End of the Year Round-Up: Michael Hulse

Michael Hulse is a poet, critic, academic and translator of more than sixty books from  German. He has edited the Könemann Literature Classics series and co-edited the Bloodaxe anthology The New Poetry. He currently teaches short fiction and poetry at the University of Warwick, where he also edits The Warwick Review. His latest publications are The Secret History (poems, Arc) and The Notebooks of Malte Laurids Brigge (translation of Rilke’s novel, Penguin Classics)

Has 2010 brought to your attention any outstanding literary magazines (be they online or in print), if so, which?

I’m not sure I want to single out particular literary magazines, but I always read Agni or The Harvard Review with great pleasure, and, for sustained seriousness of attention to the values a culture claims to live by, nothing beats the London Review of Books.

What event sticks out in your mind as the literary event of 2010 (it can be a personal accomplishment)?

For me, the literary event of 2010 was the award of the Nobel Prize to Mario Vargas Llosa, an award that was long overdue and deeply deserved. Vargas Llosa ended his acceptance speech by asserting that dreaming, reading and writing are the most effective way we’ve found to defeat the corrosion of time. He knows that’s untrue – nothing defeats the corrosion of time – but it’s characteristic of his irony that he allows the half-truth to stand despite the knowledge. The self-deceptions we live by are crucial to our existences, after all.

What was your favourite literary discovery of the year (it can be a single poem, a novel, a pamphlet, a press, …)?

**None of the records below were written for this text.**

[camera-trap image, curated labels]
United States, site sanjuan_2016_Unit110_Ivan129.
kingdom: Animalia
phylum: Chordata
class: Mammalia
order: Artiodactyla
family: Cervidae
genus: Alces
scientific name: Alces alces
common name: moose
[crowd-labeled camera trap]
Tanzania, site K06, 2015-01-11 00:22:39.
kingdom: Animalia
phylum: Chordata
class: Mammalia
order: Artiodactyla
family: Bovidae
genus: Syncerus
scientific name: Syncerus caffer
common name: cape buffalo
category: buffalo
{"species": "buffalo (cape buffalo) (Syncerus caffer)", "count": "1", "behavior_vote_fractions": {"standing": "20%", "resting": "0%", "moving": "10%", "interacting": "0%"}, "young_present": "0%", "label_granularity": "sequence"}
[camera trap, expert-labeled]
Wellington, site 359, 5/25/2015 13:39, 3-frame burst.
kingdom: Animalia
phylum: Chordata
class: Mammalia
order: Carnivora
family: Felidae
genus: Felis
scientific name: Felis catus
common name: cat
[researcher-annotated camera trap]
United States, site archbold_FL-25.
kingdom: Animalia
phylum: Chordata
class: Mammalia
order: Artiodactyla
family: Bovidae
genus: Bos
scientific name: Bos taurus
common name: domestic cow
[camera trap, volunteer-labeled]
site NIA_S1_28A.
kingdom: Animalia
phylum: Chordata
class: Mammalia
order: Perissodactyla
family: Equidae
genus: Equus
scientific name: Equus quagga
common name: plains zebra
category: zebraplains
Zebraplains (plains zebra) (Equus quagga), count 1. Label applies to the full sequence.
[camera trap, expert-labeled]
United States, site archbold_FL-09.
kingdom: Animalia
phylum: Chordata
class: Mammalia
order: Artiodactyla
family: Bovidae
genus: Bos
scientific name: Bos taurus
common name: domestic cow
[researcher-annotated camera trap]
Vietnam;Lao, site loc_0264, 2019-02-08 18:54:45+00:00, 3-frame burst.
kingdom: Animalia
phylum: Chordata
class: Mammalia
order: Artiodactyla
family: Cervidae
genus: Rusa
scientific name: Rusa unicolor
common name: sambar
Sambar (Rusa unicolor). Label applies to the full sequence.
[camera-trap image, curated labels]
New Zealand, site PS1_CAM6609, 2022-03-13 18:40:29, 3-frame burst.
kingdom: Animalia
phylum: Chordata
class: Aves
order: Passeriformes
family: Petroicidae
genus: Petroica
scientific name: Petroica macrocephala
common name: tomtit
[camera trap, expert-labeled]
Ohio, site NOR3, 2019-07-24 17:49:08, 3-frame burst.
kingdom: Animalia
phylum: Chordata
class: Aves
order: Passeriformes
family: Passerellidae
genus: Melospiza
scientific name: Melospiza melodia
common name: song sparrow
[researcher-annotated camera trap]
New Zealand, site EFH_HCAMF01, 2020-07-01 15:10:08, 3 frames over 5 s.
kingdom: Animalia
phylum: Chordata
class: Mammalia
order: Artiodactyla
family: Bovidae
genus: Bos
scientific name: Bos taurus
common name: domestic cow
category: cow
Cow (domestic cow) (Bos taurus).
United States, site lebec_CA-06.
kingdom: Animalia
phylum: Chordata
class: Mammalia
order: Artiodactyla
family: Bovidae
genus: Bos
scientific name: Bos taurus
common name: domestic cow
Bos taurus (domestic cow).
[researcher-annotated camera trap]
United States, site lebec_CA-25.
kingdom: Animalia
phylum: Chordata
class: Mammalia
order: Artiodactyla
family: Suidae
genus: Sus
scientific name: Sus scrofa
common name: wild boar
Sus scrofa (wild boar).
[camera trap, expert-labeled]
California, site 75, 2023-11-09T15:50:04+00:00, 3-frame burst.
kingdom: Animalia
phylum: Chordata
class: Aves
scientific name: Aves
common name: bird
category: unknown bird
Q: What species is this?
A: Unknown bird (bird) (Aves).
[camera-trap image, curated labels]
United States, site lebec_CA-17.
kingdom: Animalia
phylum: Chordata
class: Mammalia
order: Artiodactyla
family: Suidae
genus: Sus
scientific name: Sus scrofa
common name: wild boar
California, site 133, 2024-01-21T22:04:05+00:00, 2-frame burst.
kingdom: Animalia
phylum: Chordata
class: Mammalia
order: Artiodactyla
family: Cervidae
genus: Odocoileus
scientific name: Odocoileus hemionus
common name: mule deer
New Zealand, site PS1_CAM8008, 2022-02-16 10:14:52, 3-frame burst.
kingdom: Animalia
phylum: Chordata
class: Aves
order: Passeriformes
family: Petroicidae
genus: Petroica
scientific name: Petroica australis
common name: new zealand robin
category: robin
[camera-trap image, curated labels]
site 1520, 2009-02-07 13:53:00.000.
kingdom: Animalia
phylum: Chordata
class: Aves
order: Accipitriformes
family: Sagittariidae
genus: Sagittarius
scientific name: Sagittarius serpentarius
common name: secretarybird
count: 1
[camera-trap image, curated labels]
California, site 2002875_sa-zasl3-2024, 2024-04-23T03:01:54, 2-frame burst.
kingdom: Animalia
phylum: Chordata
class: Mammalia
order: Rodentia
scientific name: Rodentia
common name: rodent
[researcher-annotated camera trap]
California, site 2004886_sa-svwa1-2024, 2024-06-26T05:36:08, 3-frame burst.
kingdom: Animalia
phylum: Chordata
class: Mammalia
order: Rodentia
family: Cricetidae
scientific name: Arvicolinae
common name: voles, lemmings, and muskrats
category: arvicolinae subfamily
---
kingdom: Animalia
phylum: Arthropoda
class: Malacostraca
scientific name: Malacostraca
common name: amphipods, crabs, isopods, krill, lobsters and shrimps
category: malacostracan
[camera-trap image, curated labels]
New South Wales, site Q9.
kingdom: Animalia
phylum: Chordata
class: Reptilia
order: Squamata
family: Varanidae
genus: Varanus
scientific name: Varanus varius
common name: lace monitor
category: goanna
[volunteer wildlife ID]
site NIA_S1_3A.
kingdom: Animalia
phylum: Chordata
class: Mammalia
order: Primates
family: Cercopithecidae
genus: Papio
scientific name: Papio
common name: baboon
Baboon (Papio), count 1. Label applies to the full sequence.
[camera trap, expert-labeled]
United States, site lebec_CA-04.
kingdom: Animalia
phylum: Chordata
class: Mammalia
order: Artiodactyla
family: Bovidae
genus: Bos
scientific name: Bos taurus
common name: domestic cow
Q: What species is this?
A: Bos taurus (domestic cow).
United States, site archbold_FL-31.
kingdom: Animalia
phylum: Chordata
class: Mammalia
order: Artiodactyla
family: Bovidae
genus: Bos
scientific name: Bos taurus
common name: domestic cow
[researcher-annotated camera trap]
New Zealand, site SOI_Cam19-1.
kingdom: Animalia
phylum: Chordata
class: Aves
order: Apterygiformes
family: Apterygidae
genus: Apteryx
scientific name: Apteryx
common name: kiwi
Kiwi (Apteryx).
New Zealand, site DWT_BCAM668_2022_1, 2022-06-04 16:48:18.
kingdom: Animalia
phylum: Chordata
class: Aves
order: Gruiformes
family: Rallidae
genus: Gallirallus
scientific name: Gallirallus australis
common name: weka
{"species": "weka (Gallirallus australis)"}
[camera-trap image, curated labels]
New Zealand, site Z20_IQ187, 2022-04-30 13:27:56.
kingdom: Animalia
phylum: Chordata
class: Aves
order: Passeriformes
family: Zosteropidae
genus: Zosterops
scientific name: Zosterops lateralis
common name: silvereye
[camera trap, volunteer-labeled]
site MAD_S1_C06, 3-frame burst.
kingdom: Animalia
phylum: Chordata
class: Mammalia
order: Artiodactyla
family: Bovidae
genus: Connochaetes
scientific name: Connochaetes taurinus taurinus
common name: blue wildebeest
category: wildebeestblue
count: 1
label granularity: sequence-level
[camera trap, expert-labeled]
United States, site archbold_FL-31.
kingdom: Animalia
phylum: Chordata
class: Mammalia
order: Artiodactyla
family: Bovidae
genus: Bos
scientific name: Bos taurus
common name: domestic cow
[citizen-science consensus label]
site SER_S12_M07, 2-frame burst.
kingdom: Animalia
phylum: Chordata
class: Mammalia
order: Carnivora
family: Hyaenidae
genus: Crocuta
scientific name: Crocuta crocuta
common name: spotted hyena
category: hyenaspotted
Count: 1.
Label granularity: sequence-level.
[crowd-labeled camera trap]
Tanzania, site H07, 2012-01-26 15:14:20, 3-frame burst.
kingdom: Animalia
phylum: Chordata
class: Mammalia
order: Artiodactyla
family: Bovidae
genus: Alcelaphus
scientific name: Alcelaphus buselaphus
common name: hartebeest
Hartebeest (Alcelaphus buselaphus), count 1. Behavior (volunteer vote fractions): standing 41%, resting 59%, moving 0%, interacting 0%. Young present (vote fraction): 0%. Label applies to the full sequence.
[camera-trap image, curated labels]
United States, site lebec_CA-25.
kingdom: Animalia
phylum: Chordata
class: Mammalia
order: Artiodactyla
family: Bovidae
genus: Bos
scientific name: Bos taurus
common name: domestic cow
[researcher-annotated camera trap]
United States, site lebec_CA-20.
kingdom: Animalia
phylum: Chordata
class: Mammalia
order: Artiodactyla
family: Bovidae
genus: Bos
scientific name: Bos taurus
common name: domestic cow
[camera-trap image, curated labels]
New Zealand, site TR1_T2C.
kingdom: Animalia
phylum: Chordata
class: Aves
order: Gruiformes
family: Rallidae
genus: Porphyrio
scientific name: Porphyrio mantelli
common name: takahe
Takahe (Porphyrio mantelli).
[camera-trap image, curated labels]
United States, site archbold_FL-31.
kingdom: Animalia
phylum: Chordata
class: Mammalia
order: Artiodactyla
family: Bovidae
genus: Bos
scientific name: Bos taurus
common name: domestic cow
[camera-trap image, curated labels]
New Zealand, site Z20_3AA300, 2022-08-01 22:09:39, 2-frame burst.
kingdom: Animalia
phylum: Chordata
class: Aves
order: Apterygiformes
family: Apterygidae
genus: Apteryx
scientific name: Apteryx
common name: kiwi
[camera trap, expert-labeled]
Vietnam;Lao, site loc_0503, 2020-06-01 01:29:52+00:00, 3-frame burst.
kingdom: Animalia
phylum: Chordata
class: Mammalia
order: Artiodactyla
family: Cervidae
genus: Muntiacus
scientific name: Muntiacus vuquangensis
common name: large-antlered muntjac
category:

The recent literary discoveries that have meant most to me are Portuguese novelist José Luίs Peixoto and Chinese novelist Yu Hua. Peixoto has a Faulkneresque way with carried-over, carried-on syntax that is intoxicating, and his rootedness in the bare facts of life is compelling. So is Yu Hua’s, in his epic novel Brothers, which traces the Chinese experience from the horrors of the Cultural Revolution to the boom era summed up in the one name Shanghai – the novel is bawdy, brawling and Rabelaisian one moment, the next it slow-motions through heart-rending violence in a manner that outdoes the Capote of In Cold Blood. I particularly want to say that I owe my “discovery” of Peixoto to my student Phil Jourdan, who’s himself rapidly becoming a writer whose worth will be of interest to more than his tutors and peers.